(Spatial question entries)
════════════════════
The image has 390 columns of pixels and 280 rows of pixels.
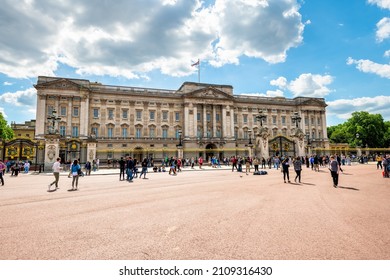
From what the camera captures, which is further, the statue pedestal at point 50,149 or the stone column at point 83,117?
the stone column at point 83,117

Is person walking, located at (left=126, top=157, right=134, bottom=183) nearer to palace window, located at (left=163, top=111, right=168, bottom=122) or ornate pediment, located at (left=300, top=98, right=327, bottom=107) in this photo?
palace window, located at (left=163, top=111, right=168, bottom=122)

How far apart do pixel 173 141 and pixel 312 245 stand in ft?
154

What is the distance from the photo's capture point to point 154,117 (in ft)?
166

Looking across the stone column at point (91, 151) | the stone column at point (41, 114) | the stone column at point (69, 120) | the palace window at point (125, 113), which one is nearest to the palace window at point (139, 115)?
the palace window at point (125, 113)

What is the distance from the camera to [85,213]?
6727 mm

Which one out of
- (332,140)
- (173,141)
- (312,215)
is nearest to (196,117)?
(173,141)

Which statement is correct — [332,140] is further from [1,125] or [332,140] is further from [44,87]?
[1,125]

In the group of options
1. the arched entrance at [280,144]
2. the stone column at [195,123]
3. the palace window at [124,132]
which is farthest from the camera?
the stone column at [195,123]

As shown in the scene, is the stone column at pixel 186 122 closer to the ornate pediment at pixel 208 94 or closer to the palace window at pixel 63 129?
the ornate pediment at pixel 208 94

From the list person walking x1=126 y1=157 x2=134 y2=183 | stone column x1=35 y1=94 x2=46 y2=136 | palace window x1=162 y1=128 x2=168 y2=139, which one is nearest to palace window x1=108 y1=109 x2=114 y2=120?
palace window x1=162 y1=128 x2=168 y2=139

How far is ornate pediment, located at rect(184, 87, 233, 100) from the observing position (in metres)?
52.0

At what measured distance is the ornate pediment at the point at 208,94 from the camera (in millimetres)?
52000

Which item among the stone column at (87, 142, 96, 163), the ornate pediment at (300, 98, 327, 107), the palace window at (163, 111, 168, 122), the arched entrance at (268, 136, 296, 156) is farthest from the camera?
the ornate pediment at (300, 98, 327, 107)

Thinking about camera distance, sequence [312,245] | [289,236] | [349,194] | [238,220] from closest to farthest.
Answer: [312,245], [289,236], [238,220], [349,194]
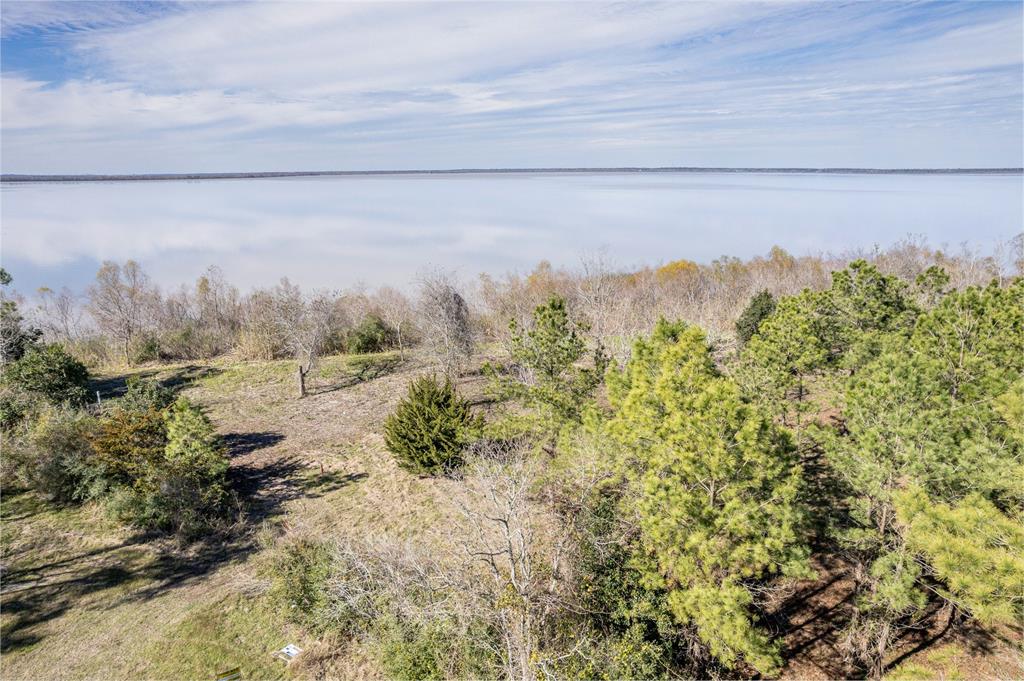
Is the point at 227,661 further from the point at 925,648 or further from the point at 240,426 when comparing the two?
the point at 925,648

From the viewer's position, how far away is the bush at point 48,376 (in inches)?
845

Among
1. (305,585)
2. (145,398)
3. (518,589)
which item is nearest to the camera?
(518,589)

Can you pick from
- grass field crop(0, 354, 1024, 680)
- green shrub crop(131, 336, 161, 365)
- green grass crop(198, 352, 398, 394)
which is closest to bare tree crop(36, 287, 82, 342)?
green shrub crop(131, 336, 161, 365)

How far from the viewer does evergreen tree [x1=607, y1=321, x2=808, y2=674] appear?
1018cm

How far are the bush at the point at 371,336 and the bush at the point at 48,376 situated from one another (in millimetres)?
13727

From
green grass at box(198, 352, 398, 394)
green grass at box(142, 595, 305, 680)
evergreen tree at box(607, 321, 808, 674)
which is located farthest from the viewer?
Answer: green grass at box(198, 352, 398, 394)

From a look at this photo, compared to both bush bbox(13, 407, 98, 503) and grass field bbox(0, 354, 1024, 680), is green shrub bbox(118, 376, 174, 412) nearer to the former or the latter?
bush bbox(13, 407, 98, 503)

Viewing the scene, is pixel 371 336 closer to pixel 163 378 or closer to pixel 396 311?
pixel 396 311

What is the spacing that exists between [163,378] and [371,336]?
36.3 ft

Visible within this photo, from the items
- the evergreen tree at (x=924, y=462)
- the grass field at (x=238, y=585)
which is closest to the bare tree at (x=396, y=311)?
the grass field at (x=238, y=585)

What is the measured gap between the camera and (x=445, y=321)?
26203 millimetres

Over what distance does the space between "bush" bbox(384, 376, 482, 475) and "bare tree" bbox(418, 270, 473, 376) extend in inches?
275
════════════════════
§ **What you are asked to do**: Repeat, exactly and only, the lines above from the one containing "How far from" through the end of the material.

§ **The output**:
How far from the viewer does evergreen tree [x1=607, y1=321, x2=808, y2=674] appear?
1018cm

How far are the bush at the point at 371,336 and the bush at the point at 48,376 situated from one another (in millimetres)?
13727

From
green grass at box(198, 352, 398, 394)
green grass at box(142, 595, 305, 680)
evergreen tree at box(607, 321, 808, 674)
which is located farthest from the viewer?
Answer: green grass at box(198, 352, 398, 394)

From a look at this photo, compared to both bush bbox(13, 407, 98, 503) and grass field bbox(0, 354, 1024, 680), is green shrub bbox(118, 376, 174, 412) nearer to the former or the latter?
bush bbox(13, 407, 98, 503)

Viewing the scene, is pixel 371 336 closer to pixel 163 378 or closer to pixel 396 311?
pixel 396 311

What is the spacing that exists between [163,378] and [371,336]?
36.3 ft

Visible within this photo, from the items
- the evergreen tree at (x=924, y=462)
- the grass field at (x=238, y=585)
which is closest to the bare tree at (x=396, y=311)?
the grass field at (x=238, y=585)

What is the measured gap between the camera and (x=445, y=321)?
26203 millimetres

Over what distance does the space between "bush" bbox(384, 376, 482, 475) and "bare tree" bbox(418, 270, 473, 376) extend in inches?
275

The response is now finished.